The rejection formation is also known as a pin bar, an inverted hammer or a hammer. Many traders prefer to trade using this pattern given that they are very versatile, easy to recognize and they create many great trading opportunities. Do you want to learn how to use the bearish rejection pattern in binary options trading?
The Bearish Rejection Pattern
Traders use the rejection pattern to enter the market alongside the trending momentum. When pin bars form, it is not uncommon for the markets to undergo a reversal.
What makes up a pin bar?
The pins that form the rejection pattern are easily identifiable. The pin bars feature a large wick that protrudes through one side of the body, whereas the body is two times smaller compared to the wick.

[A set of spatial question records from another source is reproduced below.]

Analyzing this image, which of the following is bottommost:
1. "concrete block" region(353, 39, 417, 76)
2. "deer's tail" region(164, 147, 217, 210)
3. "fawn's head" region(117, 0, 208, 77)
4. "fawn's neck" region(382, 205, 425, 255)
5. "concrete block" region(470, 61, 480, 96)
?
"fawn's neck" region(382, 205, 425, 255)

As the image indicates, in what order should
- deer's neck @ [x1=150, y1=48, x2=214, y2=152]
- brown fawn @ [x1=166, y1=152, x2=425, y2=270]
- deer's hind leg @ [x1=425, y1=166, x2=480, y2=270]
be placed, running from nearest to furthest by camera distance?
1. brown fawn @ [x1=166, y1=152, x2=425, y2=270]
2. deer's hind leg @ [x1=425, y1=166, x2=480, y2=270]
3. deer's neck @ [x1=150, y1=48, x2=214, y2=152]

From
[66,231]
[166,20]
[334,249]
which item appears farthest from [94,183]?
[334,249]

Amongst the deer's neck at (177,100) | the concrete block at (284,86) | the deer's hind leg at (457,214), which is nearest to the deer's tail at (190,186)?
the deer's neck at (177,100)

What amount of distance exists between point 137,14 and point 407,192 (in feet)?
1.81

A bearish rejection pattern features a long wick at the upper part of the body. This is an indication that when the prices of the underlying asset attempt to rise, they encountered a resistant and the market rejected the move toward higher prices.
At the other end of the spectrum is the bullish rejection pattern, which features a longer wick on the lower part of the body. Contrary to the bearish pattern, this bullish pattern forms when prices attempt to move toward a lower trend and encounter a support level that causes the markets to reject the price move. In effect, the prices are pushed back toward the opening price.
The bearish rejection pattern is an excellent signal for impending weaknesses in price movements and it offers an opportunity to enter into short positions.
Here’s how one can summarize the bearish rejection pattern:
The formation occurs when the markets reject low or high price movements. As such, the prices will move in a single direction and then reverse to end the session close to or past the opening price.
The pattern is characterized by open and close prices that are very close to each other. Both the close and the open are also usually nearer to the end of the pin bar.
Ideally, the rejection bar tail should be longer than the body—this is an indication of a more significant rejection of high or low price movements. In a bearish formation, the head of the rejection embodies the highest price on the candle.
Trading the bearish rejection pattern
The most important factor to look out for when trading rejection pin bars is their location on the charts. Trading pin bars randomly without taking into consideration their location could result into a potential for low-rewards and high-risk trade. What you really want to look out for are the reversal points in the market, in terms of the location of the pin bars. The support and resistance levels are common reversal points that can be mapped out using weekly or daily durations.
Say you opt to trade within a weekly period, when the price movement heads toward the support and resistance levels within this time frame, a substantial price action is expected. The support and resistance levels create a lot of buzz in the market and they are worthwhile paying attention to.
To make the most of bearish pin bars, it is recommendable to trade along with the trend unless the pattern forms as a result of a significant reversal point in the market caused by an encounter with support or resistance levels.